_SHORT EXERCISE A_
In the passage on costermongers' games, list every distinct term set in quotation marks, leaving out the adept's spoken lines.
_SHORT EXERCISE B_
Please reproduce the rows that follow the passage, from their first line up to and including the line that contains "106L136 122V140L128 150L104".

_SELECTED TEXT_
══════════════════════════════
It has been said that there is a close resemblance between many of the characteristics of a very high class, socially, and a very low class. Those who remember the disclosures on a trial a few years back, as to how men of rank and wealth passed their leisure in card-playing—many of their lives being one continued leisure—can judge how far the analogy holds when the card-passion of the costermongers is described.

"Shove-halfpenny" is another game played by them; so is "Three-up." Three halfpennies are thrown up, and when they fall all "heads" or all "tails," it is a mark; and the man who gets the greatest number of marks out of a given amount—three, or five, or more—wins. "Three-up" is played fairly among the costermongers; but is most frequently resorted to when strangers are present to "make a pitch,"—which is, in plain words, to cheat any stranger who is rash enough to bet upon them. "This is the way, sir," said an adept to me; "bless you, I can make them fall as I please. If I'm playing with Jo, and a stranger bets with Jo, why, of course I make Jo win." This adept illustrated his skill to me by throwing up three halfpennies, and, five times out of six they fell upon the floor, whether he threw them nearly to the ceiling or merely to his shoulder, all heads or all tails. The halfpence were the proper current coins—indeed, they were my own; and the result is gained by a peculiar position of the coins on the fingers, and a peculiar jerk in the throwing. There was an amusing manifestation of the pride of art in the way in which my obliging informant displayed his skill.
══════════════════════════════
_RECORDS FOR THIS EXERCISE_
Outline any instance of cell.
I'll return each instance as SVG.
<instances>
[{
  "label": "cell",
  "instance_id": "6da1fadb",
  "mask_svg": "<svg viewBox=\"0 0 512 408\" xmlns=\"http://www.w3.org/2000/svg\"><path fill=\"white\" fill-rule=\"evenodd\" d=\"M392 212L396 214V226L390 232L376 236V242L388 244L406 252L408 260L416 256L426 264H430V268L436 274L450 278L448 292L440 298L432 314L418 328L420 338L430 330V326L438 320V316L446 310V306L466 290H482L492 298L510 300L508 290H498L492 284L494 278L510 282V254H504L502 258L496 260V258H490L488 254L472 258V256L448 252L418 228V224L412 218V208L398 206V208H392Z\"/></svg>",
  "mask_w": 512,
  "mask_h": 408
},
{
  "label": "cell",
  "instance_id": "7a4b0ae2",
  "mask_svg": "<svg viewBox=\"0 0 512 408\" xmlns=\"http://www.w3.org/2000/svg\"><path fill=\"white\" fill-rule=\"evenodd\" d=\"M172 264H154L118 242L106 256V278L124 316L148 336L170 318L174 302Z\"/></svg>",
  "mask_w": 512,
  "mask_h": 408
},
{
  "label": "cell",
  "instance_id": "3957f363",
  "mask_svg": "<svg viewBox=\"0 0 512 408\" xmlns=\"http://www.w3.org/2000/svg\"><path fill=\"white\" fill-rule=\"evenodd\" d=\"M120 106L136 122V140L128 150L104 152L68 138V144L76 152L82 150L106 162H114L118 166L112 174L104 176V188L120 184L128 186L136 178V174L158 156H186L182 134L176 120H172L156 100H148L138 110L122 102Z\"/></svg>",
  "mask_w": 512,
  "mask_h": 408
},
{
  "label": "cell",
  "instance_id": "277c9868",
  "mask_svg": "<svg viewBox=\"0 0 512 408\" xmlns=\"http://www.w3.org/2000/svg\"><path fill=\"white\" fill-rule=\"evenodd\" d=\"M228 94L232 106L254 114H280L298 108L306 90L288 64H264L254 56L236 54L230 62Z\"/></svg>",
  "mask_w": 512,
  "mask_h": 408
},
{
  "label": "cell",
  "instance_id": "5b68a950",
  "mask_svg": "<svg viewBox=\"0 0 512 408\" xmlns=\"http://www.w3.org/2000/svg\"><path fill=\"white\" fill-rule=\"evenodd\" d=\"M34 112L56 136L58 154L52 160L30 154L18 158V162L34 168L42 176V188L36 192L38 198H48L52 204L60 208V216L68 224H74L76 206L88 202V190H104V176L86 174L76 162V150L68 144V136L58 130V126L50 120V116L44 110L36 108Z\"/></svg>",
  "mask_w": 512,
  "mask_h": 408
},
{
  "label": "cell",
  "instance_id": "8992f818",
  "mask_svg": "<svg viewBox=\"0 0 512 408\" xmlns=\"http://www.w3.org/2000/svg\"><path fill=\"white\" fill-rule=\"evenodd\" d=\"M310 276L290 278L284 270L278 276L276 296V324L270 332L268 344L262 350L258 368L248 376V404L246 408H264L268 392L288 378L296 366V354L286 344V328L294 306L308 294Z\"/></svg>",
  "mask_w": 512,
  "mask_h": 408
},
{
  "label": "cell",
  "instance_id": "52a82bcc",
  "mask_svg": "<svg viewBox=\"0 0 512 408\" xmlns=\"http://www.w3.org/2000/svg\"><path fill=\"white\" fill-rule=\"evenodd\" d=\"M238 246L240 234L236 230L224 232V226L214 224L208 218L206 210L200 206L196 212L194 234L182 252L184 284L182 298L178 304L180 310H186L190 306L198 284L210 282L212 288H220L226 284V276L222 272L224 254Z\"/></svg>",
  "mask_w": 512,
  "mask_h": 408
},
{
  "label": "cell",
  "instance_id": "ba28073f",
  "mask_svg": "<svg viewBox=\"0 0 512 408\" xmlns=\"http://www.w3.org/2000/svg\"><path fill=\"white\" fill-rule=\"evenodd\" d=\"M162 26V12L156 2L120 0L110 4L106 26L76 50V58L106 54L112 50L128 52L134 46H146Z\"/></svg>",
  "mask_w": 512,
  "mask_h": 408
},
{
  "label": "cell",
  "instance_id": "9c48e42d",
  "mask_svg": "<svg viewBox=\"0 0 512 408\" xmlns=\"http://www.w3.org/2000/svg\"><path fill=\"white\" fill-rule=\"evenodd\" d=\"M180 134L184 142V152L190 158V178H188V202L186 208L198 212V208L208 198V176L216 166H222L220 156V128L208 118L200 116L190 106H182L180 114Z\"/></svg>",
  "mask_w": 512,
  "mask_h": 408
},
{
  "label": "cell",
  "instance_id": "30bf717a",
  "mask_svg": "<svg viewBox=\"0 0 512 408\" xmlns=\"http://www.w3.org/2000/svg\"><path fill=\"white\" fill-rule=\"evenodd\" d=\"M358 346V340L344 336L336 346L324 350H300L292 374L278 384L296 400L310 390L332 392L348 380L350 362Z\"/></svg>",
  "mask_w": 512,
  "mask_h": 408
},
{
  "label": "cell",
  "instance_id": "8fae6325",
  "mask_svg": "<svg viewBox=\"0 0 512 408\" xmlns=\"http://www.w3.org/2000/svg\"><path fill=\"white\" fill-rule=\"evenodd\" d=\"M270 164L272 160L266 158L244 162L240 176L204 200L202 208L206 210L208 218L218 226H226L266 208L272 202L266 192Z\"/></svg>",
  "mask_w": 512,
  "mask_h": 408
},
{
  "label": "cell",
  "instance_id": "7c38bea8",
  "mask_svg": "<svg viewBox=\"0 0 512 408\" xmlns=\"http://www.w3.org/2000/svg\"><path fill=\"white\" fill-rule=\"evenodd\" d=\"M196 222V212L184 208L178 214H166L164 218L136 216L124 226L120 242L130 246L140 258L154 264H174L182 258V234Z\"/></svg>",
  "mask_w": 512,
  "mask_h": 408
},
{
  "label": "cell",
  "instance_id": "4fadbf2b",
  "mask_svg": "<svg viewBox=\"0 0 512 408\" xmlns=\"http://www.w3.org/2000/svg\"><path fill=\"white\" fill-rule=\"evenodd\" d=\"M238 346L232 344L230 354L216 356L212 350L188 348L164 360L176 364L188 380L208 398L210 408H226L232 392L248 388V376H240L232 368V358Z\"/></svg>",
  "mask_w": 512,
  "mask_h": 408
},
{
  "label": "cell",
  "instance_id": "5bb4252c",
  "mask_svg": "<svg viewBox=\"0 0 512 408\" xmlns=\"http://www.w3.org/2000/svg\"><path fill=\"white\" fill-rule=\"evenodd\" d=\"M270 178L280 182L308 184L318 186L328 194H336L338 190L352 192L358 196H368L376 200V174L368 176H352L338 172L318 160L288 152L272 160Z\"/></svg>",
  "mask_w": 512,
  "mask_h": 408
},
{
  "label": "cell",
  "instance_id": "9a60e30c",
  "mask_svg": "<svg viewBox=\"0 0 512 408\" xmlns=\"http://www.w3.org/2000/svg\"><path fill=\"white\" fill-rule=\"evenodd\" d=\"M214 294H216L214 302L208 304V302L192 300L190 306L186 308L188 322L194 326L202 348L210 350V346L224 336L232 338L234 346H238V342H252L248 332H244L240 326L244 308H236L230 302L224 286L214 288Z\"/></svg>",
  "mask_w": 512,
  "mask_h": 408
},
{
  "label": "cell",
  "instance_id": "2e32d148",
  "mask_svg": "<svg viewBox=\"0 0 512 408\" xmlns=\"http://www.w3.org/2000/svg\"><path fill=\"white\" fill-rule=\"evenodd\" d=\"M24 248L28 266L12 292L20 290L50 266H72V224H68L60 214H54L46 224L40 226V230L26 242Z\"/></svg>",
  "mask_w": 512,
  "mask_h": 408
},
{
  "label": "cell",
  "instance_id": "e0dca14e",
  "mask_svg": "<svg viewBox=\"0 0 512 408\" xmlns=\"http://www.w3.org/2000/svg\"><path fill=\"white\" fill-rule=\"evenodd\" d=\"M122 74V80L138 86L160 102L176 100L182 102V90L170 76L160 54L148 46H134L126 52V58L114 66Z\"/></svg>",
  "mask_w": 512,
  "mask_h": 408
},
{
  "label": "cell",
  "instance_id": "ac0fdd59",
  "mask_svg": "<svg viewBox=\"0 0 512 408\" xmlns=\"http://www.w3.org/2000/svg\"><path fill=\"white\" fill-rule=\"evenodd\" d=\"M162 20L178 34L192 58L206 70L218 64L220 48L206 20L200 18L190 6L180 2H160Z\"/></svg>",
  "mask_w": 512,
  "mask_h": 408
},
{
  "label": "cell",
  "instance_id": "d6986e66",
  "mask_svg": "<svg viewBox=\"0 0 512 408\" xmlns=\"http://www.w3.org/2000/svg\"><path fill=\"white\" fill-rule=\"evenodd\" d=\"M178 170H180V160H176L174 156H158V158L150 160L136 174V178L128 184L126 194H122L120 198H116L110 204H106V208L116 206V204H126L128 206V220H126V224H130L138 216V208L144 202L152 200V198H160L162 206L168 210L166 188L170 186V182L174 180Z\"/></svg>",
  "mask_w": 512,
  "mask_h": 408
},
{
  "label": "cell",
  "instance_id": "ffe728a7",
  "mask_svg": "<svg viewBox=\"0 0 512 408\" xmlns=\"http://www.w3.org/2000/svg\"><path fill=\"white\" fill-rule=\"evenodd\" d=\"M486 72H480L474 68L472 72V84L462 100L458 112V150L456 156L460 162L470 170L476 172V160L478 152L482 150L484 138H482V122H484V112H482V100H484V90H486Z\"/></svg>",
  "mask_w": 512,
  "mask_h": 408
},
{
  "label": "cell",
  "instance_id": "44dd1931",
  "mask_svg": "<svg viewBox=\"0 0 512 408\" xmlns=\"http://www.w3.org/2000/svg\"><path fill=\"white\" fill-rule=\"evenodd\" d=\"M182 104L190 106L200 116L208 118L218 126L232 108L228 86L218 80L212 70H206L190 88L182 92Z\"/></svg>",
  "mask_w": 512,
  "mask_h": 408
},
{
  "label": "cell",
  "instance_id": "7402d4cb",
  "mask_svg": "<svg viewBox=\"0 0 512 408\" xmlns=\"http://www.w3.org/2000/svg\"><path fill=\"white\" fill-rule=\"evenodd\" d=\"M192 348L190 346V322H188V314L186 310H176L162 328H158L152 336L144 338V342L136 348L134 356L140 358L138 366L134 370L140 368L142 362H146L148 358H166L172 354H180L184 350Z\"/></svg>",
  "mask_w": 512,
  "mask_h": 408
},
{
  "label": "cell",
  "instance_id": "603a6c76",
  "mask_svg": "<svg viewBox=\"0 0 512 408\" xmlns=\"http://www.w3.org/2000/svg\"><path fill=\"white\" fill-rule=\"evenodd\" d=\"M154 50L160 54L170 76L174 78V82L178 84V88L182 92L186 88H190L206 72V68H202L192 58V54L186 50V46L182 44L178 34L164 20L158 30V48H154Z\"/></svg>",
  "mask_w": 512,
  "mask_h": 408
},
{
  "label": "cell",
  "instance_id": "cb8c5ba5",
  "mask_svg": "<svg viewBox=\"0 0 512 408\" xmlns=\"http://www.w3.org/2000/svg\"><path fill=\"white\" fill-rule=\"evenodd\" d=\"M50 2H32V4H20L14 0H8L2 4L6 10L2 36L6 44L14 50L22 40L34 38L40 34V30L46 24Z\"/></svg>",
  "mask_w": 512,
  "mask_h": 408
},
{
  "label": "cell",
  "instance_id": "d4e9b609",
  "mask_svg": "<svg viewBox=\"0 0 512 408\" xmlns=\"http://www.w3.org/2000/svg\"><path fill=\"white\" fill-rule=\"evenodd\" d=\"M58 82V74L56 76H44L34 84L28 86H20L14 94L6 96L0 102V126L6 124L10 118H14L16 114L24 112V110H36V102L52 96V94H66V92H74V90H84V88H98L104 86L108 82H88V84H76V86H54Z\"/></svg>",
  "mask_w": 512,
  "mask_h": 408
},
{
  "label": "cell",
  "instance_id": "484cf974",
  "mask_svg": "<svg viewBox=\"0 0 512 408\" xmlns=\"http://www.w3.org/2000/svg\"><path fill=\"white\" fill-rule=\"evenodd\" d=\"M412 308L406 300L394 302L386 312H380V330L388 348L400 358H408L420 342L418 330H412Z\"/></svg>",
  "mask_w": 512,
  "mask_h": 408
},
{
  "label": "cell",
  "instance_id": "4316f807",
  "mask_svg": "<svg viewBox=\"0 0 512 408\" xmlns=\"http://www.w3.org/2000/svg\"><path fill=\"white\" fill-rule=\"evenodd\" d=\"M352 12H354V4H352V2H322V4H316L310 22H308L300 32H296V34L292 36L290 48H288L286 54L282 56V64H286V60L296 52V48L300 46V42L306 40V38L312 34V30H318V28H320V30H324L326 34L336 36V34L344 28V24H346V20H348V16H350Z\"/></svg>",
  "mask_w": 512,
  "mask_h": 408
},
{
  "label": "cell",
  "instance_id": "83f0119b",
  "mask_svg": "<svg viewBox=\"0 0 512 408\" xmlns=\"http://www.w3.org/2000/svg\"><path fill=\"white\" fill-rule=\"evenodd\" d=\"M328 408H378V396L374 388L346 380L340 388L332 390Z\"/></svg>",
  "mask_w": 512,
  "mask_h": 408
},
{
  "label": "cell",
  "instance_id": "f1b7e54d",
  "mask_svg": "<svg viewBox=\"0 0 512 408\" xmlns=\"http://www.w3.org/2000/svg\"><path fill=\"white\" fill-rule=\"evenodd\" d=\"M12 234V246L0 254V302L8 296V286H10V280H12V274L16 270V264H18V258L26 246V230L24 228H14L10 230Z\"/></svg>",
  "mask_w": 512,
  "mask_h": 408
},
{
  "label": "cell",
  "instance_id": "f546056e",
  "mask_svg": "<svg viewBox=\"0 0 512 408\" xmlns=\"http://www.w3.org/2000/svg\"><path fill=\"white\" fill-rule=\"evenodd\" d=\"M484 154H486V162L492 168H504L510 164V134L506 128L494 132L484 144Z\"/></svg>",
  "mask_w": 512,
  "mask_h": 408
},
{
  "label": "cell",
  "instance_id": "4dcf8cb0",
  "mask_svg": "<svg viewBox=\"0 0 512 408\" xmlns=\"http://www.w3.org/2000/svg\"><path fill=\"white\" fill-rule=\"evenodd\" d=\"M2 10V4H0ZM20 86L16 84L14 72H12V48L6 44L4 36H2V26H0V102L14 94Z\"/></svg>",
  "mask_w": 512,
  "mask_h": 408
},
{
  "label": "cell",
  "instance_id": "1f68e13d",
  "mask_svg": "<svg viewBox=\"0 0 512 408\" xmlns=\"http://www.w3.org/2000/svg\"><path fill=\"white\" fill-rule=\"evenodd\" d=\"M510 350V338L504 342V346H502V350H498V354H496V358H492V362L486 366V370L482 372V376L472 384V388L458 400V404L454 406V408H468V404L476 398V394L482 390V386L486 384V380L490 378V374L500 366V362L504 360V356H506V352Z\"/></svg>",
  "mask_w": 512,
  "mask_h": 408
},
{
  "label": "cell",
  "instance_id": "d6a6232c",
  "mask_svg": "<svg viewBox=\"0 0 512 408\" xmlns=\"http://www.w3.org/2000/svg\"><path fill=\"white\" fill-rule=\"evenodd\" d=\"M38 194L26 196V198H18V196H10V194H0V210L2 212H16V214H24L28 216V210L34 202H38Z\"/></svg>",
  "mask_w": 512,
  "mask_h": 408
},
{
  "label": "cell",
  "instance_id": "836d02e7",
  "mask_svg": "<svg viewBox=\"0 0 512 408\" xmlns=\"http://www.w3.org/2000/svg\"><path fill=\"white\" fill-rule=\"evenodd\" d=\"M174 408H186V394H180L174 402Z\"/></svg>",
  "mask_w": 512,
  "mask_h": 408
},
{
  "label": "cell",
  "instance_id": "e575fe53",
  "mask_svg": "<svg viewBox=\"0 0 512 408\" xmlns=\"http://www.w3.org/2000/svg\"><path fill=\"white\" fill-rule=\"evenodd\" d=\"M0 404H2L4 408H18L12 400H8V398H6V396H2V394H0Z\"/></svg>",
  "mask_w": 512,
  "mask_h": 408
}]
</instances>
══════════════════════════════
_FULL OUTPUT A_
Shove-halfpenny
Three-up
heads
tails
make a pitch

_FULL OUTPUT B_
Outline any instance of cell.
I'll return each instance as SVG.
<instances>
[{
  "label": "cell",
  "instance_id": "6da1fadb",
  "mask_svg": "<svg viewBox=\"0 0 512 408\" xmlns=\"http://www.w3.org/2000/svg\"><path fill=\"white\" fill-rule=\"evenodd\" d=\"M392 212L396 214V226L390 232L376 236V242L388 244L406 252L408 260L416 256L426 264H430V268L436 274L450 278L448 292L440 298L432 314L418 328L420 338L430 330V326L438 320V316L446 310V306L466 290H482L492 298L510 300L508 290H498L492 284L494 278L510 282V254H504L502 258L496 260V258H490L488 254L472 258V256L448 252L418 228V224L412 218V208L398 206V208H392Z\"/></svg>",
  "mask_w": 512,
  "mask_h": 408
},
{
  "label": "cell",
  "instance_id": "7a4b0ae2",
  "mask_svg": "<svg viewBox=\"0 0 512 408\" xmlns=\"http://www.w3.org/2000/svg\"><path fill=\"white\" fill-rule=\"evenodd\" d=\"M172 264H154L118 242L106 256V278L124 316L148 336L170 318L174 302Z\"/></svg>",
  "mask_w": 512,
  "mask_h": 408
},
{
  "label": "cell",
  "instance_id": "3957f363",
  "mask_svg": "<svg viewBox=\"0 0 512 408\" xmlns=\"http://www.w3.org/2000/svg\"><path fill=\"white\" fill-rule=\"evenodd\" d=\"M120 106L136 122V140L128 150L104 152L68 138V144L76 152L82 150L106 162H114L118 166L112 174L104 176V188L120 184L128 186L136 178V174L158 156H186L182 134L176 120H172L156 100H148L138 110L122 102Z\"/></svg>",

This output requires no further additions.